ベスト・エッセイ2023 [ 赤木明登 ]

目次


赤木明登 工藝家の夢
阿川佐和子 松岡享子さんの教え
秋田麻早子 青と黒のお話
浅田次郎 アジフライの正しい食べ方
荒俣 宏 木を見て、鳥も見ること
石田夏穂 気分はビヨンセ
磯野真穂 ありのままの自分とは

今井真実 おいしい物語
上田岳弘 メタ・メタバース
内澤旬子 どう考えてもおかしい
内田春菊 隠れマッチョ
大辻隆弘 漕代駅
小川 哲 ぼくらの第二次世界大戦
奥泉 光 オンラインの日常で
角田光代 はじまりの旅
鎌田裕樹 本と引越し
川添 愛 心に残る 猪木の言葉
神林長平 「フィクション」の力

きたやまおさむ あの素晴らしい愛
桐野夏生 女ともだち
鯨庭 石膏のヒポグリフ
久栖博季 末裔の足裏
黒井千次 日記帳 隙間だらけ上等

小池真理子 月の光とクリスマス
郷原 宏 巨星は一日にしてならず
佐伯一麦 耕せど 風は冷たい春
酒井順子 “オンラインアグネス”、登場
佐藤利明 情熱のミスター・ダンディー
佐藤洋二郎 生きているだけで幸福
沢木耕太郎 ただそれだけで
沢野ひとし 兄のピッケル
茂山千之丞 代役、有リマス
篠 弘 梅雨入りの「伝単」

============

取り組む課題:
目次について答えてください。
(a) 浅田次郎のエッセイの題は何ですか。
(b) 「兄のピッケル」を書いたのは誰ですか。
(c) 角田光代のエッセイの題は何ですか。
この資料は、ここでの課題には一切関係しません。

データセットの抜粋:
============

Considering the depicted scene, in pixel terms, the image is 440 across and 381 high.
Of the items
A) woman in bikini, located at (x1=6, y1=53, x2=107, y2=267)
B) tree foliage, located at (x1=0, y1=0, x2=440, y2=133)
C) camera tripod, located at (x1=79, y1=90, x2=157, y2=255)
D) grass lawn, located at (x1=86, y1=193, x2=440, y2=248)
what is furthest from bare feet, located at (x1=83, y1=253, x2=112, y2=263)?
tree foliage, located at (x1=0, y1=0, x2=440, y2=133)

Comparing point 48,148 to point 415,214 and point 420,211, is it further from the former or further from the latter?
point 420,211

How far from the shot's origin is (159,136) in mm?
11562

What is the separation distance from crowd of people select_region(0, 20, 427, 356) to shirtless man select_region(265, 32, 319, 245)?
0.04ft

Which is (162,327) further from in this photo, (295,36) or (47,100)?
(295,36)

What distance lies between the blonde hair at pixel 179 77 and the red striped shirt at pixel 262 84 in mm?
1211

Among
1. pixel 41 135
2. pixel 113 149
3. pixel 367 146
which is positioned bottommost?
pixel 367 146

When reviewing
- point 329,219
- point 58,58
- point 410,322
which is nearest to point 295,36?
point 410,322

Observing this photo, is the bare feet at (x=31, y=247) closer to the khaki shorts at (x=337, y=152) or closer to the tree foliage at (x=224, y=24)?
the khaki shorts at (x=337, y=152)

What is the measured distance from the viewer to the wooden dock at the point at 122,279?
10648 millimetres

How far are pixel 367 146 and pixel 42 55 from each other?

============

完成した解答:
(a) アジフライの正しい食べ方
(b) 沢野ひとし
(c) はじまりの旅